Most of you have no doubt heard that Stephen Covey passed away on Monday. He’s known best for his book The 7 Habits of Highly Effective People, which catapulted him to fame, leading to more books as well as his seminars and consulting and the Franklin Quest products (particularly the well-known Franklin planners).
Although he and I were quite different, especially spiritually and politically, our philosophies have intersected and been in sync through the years, sometimes in surprising ways. For example, when I was shopping my book The Greatness Challenge to agents and publishers, he came out with his book The 8th Habit–about striving for greatness.
We share the same outlook on success being defined by more than just money or promotions. Focusing holistically on who you are and who you want to be is far more meaningful than focusing on what you want and what you want to be.
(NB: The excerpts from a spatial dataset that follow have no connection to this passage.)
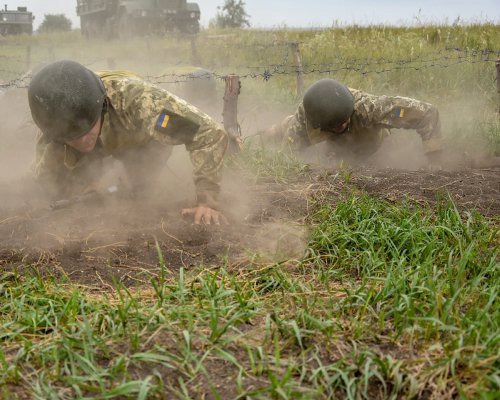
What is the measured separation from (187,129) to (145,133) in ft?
1.70

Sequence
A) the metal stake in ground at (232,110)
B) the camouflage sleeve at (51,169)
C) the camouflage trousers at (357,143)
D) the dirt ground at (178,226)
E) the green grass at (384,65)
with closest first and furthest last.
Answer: the dirt ground at (178,226), the camouflage sleeve at (51,169), the metal stake in ground at (232,110), the camouflage trousers at (357,143), the green grass at (384,65)

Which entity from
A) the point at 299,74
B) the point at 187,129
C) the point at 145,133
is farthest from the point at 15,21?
the point at 187,129

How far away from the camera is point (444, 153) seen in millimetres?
6211

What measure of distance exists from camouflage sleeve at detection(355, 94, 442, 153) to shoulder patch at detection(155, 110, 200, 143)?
243 cm

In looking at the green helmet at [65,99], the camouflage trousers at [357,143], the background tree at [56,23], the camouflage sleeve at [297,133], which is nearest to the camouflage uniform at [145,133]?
the green helmet at [65,99]

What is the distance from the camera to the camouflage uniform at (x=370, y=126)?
5559 millimetres

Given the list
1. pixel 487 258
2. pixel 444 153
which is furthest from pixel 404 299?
pixel 444 153

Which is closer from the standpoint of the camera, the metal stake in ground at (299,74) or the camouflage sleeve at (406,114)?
the camouflage sleeve at (406,114)

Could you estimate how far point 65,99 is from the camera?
Answer: 3.51 m

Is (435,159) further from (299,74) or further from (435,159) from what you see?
(299,74)

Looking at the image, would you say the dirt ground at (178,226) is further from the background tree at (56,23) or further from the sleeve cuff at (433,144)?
the background tree at (56,23)

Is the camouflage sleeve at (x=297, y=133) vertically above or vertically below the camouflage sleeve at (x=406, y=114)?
below

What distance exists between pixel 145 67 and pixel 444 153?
10524mm

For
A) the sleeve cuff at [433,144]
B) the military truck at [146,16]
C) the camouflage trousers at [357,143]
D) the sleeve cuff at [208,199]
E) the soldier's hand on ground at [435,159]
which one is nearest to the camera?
the sleeve cuff at [208,199]
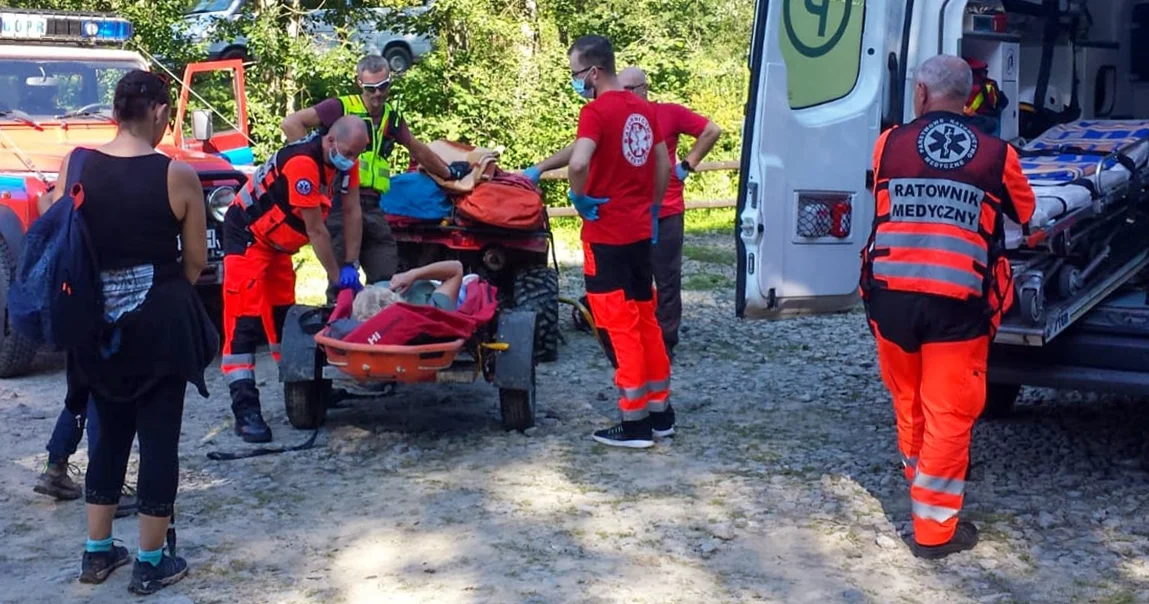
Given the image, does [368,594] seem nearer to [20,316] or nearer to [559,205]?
[20,316]

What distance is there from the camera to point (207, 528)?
5449mm

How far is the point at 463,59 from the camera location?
1691 cm

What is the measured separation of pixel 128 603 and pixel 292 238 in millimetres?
2392

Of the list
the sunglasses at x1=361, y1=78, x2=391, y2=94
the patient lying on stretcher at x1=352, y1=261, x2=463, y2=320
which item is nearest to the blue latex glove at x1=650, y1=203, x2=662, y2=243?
the patient lying on stretcher at x1=352, y1=261, x2=463, y2=320

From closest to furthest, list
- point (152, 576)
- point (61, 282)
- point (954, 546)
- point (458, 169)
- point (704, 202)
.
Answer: point (61, 282), point (152, 576), point (954, 546), point (458, 169), point (704, 202)

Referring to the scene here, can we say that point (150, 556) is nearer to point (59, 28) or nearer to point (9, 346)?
point (9, 346)

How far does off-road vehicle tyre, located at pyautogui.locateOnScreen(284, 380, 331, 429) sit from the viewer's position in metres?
6.85

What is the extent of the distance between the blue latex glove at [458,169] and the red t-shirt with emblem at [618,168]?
2138mm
He was not without his critics, but no one can deny the enormous impact he had. He was often accused of oversimplifying, which is a challenge for all coaches and consultants who work with businesses and individuals. People tend to forget that the evolution of ideas often must start with the simplest of foundations—to reach the most people and enable some common understanding before we can customize our guidance to the specifics of a person or situation.
He also exemplifies an important theme in my work—that our lives and work are not over or on the decline after 50, that we are just getting started. At 79, he was still going strong in every aspect of his life.
He had presence in the world, and the world will feel his absence.